BoredPositron 11/2/2025||
It's not on the application boundary...
gnarlouse 11/3/2025||
I’m so sick of Windows. Steam and VSTs (music production) are the core hold outs im grappling with to make the permanent linux switch.
AuthAuth 11/2/2025||
Another Linux W, I love to see it. Thats 4 million gamer which is a sizable chunk of people to target
keyringlight 11/2/2025|
It's one of those scenarios where I've felt for years that the steam survey doesn't break things down enough to be useful for anything besides the broadest generalizations.
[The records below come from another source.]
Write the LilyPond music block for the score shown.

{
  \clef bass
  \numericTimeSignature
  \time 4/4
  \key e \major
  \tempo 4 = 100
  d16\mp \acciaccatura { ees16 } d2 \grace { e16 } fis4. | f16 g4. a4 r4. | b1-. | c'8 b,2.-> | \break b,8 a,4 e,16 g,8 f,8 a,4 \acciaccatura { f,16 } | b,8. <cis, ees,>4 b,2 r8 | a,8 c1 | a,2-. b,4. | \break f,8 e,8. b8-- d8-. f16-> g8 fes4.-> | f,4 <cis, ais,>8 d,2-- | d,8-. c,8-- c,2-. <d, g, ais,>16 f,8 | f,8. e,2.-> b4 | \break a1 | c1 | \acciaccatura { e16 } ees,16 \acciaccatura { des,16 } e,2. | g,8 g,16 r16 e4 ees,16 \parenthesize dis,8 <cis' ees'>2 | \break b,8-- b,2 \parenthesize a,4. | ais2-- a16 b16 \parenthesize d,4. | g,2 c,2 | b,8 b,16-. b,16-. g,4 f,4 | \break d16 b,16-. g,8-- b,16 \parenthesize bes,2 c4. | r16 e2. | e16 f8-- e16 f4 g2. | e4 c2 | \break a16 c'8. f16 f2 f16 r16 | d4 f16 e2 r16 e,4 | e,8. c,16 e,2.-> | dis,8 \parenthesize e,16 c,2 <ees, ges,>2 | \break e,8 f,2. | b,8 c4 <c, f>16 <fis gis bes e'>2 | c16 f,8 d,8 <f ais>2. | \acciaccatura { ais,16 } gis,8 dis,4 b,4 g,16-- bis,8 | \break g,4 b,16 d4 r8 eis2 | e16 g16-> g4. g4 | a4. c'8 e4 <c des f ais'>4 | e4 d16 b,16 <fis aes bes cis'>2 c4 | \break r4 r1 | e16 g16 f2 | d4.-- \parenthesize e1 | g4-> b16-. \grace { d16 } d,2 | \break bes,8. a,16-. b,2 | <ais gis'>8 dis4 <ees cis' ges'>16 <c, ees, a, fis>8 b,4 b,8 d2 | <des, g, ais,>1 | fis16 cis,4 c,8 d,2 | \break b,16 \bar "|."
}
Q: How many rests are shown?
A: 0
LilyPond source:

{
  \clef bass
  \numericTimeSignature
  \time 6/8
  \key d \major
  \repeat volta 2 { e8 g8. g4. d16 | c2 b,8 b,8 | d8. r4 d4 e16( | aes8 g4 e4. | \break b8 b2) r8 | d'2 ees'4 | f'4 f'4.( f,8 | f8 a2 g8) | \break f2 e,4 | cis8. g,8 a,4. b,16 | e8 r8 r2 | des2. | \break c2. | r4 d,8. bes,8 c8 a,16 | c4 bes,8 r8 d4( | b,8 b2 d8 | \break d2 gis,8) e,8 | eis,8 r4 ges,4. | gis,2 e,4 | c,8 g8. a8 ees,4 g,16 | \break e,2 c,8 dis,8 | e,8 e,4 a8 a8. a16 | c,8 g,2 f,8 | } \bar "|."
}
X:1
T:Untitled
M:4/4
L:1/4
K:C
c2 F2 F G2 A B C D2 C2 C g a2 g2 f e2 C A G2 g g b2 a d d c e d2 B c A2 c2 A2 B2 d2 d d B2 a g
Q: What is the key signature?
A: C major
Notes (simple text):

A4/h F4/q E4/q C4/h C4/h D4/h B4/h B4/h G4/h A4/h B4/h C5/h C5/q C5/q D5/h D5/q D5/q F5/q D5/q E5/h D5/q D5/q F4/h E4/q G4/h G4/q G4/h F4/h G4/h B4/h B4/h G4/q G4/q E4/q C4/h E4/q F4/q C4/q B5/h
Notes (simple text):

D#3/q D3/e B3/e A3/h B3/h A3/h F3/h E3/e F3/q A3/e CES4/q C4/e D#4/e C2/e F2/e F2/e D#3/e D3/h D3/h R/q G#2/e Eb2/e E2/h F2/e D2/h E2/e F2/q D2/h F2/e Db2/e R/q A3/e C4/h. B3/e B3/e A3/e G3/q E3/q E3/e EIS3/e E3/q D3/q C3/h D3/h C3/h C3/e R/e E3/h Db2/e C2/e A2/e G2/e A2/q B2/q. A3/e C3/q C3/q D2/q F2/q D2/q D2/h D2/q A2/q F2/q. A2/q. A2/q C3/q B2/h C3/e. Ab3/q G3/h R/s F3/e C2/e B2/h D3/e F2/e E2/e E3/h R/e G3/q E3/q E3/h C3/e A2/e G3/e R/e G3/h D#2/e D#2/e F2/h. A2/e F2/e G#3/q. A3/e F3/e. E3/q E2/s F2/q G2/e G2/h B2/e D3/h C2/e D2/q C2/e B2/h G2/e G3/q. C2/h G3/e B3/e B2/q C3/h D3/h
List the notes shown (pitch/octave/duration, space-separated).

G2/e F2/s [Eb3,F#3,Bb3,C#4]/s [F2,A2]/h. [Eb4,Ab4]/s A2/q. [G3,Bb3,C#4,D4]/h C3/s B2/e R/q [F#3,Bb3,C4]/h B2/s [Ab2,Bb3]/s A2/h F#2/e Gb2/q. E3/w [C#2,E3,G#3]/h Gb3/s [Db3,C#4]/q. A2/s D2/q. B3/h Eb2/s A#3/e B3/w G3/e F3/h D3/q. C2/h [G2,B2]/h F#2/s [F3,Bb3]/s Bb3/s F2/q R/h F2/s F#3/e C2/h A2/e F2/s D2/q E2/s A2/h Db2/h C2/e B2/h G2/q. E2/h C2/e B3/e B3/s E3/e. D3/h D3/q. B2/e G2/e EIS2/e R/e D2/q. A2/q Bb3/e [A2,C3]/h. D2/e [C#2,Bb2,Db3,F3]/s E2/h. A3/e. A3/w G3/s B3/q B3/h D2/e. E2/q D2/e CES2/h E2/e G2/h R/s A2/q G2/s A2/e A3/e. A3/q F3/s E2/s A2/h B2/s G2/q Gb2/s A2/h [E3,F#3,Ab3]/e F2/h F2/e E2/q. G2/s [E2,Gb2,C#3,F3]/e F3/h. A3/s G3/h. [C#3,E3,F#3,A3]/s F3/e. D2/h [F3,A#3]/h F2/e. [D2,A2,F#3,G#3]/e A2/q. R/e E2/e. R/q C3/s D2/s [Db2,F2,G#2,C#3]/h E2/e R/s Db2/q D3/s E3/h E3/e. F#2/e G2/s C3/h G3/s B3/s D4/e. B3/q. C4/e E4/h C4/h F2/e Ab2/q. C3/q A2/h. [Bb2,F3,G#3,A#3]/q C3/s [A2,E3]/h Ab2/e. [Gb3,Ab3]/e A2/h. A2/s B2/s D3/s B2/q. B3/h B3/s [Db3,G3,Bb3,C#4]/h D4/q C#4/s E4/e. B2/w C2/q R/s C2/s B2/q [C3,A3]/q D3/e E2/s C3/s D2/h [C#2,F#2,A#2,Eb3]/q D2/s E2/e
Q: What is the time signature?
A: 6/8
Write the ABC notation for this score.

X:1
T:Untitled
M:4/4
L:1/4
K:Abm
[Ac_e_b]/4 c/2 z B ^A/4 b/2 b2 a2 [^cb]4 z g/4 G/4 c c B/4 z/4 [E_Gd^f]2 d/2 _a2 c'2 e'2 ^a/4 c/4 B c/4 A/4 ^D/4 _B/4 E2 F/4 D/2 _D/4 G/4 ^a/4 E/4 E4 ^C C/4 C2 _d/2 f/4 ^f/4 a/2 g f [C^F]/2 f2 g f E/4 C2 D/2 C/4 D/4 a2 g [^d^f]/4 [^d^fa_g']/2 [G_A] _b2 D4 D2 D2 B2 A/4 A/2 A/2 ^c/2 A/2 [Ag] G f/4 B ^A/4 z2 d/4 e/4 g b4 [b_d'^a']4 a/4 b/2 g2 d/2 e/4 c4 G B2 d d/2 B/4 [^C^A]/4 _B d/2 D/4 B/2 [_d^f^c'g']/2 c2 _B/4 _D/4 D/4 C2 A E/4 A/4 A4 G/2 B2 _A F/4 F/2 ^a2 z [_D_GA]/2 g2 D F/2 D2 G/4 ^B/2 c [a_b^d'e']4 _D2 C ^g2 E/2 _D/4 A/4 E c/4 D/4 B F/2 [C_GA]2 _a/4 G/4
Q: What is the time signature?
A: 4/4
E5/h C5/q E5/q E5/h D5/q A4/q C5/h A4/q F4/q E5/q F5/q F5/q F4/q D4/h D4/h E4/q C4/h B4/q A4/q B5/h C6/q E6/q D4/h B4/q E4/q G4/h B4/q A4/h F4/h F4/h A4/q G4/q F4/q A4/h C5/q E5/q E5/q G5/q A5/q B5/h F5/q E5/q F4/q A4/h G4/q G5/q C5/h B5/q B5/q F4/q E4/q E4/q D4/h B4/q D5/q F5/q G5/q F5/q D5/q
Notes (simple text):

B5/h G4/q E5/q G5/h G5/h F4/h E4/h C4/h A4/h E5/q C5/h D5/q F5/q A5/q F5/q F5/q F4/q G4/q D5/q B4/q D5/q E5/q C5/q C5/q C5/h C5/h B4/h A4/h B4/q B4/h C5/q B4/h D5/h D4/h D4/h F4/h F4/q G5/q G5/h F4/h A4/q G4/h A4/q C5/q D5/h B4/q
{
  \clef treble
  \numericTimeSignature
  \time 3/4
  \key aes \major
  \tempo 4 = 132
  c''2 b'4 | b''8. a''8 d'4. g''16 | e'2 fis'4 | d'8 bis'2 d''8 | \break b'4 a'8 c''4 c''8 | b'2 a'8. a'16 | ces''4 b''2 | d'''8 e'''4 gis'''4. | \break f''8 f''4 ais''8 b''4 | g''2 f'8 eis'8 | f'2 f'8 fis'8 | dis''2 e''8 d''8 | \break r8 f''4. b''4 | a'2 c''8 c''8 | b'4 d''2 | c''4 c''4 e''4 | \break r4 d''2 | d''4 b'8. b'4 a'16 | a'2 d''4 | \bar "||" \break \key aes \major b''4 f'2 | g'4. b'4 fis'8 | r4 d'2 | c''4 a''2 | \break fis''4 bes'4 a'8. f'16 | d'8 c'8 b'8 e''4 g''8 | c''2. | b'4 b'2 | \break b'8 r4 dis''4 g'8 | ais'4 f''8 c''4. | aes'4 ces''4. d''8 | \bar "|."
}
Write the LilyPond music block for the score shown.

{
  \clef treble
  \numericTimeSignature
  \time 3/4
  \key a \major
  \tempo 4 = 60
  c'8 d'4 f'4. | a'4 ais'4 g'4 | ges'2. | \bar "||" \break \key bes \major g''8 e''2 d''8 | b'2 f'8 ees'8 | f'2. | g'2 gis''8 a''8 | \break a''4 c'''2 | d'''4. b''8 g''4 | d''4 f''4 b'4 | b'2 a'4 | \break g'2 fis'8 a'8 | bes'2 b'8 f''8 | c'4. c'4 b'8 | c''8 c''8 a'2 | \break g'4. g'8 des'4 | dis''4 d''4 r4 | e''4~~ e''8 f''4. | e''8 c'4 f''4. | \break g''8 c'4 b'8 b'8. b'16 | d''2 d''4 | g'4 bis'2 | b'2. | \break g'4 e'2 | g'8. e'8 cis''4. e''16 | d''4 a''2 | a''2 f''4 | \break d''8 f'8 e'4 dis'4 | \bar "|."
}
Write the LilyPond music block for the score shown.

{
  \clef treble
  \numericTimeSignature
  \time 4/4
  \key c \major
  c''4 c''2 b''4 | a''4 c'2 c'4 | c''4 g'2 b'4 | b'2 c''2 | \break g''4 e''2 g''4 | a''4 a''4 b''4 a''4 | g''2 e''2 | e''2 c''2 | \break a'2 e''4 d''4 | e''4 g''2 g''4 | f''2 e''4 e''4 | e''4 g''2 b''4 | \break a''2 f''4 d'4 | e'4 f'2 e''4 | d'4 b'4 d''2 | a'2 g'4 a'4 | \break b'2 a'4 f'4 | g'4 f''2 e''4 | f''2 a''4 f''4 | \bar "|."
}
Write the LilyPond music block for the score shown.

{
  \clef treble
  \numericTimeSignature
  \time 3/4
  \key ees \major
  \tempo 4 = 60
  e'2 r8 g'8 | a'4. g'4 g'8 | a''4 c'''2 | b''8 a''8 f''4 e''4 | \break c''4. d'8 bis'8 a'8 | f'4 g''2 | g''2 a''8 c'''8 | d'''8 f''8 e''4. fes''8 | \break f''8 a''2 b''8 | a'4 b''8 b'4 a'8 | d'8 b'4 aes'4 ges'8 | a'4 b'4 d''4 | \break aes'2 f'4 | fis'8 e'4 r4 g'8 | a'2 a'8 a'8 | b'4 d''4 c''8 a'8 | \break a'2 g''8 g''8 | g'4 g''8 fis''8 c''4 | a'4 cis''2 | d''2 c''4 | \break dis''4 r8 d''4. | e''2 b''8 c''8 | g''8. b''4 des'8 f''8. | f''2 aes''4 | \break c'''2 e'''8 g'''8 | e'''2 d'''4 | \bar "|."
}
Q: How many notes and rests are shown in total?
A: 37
The PC gaming market is huge, but there's going to be a lot of variety and sub-groups within it and I expect few developers are trying to target 'everyone' (the opposite of targeting).
0xedd 11/3/2025||
[dead]
shevy-java 11/2/2025||
Guys, we can do it!

LET'S GO FOR BROKE!!!

LET'S BREAK THE 3.5% BARRIER BEFORE GNU HURD WINS NEXT YEAR!!!!

wiseowise 11/2/2025|
Haters cheat sheet yo help you out, in case you’ve forgot your “arguments”:

* SteamOS is not real Linux, because normies only interact with Steam launcher

* “Only 3%?”

* Windows is still the biggest platform

bobim 11/2/2025||
I have a coworker who usually say that billions of flies can't be wrong. Maybe we should just start eating what they eat.
dotancohen 11/2/2025||
I've been saying it for years. Windows are for bugs.
ErroneousBosh 11/2/2025||
> * SteamOS is not real Linux, because normies only interact with Steam launcher

Not quite sure what your point is.

Not sure you are either.

> * Windows is still the biggest platform

100% of Windows users are using Linux every single day.